[Task to carry out]: Using the data below, return all lines in which "components" appears.

[Stored data entries]
BEGIN
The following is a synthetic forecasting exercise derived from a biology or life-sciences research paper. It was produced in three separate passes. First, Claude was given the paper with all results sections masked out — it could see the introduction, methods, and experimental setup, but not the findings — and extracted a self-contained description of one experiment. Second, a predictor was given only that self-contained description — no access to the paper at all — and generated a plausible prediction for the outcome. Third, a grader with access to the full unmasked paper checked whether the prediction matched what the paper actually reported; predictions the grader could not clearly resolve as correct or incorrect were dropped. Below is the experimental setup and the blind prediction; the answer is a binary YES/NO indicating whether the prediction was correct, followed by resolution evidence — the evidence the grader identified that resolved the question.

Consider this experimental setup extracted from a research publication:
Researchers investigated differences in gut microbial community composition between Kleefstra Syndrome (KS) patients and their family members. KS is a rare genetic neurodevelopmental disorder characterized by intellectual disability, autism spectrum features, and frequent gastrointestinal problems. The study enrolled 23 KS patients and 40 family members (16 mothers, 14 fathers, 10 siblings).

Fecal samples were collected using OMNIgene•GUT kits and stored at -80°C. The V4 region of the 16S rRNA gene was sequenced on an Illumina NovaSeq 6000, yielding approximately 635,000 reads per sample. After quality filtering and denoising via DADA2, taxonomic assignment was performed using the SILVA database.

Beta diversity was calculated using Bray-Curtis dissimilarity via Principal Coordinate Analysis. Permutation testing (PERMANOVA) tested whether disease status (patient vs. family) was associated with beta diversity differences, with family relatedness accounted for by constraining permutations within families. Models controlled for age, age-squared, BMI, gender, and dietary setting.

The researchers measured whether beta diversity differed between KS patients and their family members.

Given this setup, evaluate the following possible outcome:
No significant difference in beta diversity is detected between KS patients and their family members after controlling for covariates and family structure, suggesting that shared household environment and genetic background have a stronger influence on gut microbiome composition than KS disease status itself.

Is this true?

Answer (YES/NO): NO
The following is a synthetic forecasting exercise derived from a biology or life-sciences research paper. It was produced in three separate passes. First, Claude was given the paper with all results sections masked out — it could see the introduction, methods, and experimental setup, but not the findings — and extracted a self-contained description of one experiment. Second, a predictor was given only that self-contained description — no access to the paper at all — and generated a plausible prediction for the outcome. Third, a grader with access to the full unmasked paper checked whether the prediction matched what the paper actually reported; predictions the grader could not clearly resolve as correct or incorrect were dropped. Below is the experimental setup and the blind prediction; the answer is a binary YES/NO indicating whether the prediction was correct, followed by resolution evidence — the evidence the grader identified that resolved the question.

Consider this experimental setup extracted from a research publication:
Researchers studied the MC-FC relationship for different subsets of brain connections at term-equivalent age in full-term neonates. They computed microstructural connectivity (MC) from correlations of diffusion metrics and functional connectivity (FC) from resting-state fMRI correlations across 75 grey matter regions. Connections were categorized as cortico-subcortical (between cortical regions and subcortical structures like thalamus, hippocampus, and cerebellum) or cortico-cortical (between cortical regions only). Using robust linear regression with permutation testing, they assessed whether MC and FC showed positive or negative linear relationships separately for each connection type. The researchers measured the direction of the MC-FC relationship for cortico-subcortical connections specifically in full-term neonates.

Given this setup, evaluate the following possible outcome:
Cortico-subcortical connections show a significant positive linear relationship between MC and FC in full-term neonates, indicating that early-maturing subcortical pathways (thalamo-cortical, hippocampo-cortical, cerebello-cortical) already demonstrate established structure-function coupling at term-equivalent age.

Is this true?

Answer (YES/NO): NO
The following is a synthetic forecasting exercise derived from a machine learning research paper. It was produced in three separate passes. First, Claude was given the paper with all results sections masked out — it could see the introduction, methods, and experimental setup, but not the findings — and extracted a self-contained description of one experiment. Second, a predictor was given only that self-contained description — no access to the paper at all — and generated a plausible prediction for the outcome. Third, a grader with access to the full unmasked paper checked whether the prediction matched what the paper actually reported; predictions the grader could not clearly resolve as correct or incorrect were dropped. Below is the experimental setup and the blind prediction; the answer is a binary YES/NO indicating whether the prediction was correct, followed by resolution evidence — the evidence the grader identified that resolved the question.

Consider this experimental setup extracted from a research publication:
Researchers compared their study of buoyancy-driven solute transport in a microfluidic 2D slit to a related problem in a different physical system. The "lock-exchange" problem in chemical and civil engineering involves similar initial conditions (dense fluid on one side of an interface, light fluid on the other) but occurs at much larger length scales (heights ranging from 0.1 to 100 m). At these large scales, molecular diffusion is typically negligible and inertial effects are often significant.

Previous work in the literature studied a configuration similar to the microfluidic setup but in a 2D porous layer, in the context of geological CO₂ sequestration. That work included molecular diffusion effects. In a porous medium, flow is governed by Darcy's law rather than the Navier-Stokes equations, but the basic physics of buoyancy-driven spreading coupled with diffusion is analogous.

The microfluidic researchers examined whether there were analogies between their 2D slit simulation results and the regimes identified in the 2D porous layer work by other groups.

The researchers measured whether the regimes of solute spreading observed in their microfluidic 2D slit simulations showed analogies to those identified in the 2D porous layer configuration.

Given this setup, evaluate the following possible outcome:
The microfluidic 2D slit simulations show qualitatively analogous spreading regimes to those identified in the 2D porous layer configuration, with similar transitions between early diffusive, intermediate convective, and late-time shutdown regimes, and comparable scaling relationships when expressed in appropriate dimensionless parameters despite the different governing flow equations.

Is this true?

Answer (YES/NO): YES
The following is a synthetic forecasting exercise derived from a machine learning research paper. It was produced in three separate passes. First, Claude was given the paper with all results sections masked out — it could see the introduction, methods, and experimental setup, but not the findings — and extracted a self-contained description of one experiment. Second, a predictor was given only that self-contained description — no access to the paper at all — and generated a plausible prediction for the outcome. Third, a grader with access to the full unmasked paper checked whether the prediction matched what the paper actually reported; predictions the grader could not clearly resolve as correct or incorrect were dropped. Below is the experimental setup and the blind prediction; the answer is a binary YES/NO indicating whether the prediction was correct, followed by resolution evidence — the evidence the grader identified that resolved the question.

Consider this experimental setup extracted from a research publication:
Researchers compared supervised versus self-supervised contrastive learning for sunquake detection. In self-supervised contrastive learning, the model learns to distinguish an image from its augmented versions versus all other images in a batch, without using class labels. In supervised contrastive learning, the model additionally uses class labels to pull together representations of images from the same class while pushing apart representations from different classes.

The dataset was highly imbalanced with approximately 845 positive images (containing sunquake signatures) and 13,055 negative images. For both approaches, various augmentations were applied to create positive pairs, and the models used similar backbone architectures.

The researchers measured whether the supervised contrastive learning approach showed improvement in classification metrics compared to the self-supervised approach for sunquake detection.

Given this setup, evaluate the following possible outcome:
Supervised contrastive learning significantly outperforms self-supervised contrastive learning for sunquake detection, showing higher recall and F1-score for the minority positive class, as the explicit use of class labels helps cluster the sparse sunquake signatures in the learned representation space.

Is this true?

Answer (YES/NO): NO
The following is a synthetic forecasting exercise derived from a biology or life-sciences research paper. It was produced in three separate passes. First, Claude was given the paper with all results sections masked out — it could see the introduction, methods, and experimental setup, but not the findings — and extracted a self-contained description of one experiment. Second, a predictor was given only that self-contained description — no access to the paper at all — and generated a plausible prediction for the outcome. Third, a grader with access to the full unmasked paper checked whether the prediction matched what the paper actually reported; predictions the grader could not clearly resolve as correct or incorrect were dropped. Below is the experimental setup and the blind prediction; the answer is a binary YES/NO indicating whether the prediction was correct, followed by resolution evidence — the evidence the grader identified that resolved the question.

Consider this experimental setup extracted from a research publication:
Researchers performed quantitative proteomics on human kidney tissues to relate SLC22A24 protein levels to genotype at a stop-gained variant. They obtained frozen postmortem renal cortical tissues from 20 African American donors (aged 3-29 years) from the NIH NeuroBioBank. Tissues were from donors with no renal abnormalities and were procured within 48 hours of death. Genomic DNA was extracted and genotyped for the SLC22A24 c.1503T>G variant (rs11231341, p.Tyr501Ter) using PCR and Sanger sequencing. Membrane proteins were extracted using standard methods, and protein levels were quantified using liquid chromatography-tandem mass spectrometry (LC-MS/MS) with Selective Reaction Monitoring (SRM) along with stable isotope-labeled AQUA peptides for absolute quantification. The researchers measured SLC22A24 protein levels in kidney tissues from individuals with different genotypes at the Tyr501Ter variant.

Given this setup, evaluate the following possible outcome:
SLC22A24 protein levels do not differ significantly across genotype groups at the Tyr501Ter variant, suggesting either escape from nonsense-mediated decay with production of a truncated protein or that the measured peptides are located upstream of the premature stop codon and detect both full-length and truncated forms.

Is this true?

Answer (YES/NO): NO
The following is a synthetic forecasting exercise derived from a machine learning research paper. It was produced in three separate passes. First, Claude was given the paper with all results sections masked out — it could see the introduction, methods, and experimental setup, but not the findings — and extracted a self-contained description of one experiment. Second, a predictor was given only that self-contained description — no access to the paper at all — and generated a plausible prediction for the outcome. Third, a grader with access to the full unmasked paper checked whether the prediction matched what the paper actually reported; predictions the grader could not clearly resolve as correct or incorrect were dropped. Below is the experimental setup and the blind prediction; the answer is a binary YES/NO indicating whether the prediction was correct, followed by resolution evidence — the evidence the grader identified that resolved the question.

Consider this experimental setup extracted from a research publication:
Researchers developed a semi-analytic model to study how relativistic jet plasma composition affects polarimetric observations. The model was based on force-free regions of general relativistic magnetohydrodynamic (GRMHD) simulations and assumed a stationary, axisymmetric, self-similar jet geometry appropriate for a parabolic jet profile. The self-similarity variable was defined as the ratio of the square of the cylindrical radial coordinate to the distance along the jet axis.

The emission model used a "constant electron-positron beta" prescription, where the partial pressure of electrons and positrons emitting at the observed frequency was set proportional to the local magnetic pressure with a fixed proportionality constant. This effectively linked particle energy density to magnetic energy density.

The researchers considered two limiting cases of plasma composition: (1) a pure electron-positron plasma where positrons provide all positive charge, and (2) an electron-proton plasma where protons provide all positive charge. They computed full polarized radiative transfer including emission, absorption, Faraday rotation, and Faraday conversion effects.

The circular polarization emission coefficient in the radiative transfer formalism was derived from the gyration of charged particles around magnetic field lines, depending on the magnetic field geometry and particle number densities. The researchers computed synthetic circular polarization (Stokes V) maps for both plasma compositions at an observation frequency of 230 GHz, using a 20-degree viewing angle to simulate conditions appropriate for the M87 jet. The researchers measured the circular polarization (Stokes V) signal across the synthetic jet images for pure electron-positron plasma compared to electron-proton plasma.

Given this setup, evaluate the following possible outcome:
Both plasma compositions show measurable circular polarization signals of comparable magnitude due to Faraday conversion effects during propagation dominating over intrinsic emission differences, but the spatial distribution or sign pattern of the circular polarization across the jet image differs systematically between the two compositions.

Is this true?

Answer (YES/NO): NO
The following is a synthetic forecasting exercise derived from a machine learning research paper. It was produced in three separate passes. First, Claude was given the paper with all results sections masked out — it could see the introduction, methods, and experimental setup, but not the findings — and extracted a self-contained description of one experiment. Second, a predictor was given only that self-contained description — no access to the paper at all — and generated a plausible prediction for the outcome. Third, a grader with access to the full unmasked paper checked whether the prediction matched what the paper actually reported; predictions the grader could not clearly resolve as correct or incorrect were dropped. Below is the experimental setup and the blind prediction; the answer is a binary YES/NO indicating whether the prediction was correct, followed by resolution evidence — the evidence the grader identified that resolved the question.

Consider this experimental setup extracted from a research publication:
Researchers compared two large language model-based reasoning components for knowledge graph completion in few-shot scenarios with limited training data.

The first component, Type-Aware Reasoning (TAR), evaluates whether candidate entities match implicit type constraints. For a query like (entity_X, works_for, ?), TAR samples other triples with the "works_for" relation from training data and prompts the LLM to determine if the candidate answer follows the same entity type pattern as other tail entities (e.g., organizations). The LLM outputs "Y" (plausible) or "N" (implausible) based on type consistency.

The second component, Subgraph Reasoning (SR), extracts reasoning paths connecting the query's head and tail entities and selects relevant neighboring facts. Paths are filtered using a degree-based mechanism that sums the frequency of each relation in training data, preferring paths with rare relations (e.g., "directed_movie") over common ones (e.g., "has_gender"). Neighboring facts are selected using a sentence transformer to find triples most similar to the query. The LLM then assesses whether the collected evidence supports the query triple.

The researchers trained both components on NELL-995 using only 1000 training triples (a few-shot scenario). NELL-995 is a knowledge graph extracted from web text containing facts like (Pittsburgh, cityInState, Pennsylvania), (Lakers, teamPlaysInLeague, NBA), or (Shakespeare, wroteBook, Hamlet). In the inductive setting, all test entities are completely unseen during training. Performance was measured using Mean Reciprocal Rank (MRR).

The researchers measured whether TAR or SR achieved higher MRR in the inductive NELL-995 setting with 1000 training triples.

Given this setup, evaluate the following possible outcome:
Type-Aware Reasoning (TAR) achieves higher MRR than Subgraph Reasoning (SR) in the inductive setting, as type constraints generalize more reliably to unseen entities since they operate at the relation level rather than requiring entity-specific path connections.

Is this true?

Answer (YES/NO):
END
[Result of the exercise]:
Researchers compared two large language model-based reasoning components for knowledge graph completion in few-shot scenarios with limited training data.
The researchers trained both components on NELL-995 using only 1000 training triples (a few-shot scenario). NELL-995 is a knowledge graph extracted from web text containing facts like (Pittsburgh, cityInState, Pennsylvania), (Lakers, teamPlaysInLeague, NBA), or (Shakespeare, wroteBook, Hamlet). In the inductive setting, all test entities are completely unseen during training. Performance was measured using Mean Reciprocal Rank (MRR).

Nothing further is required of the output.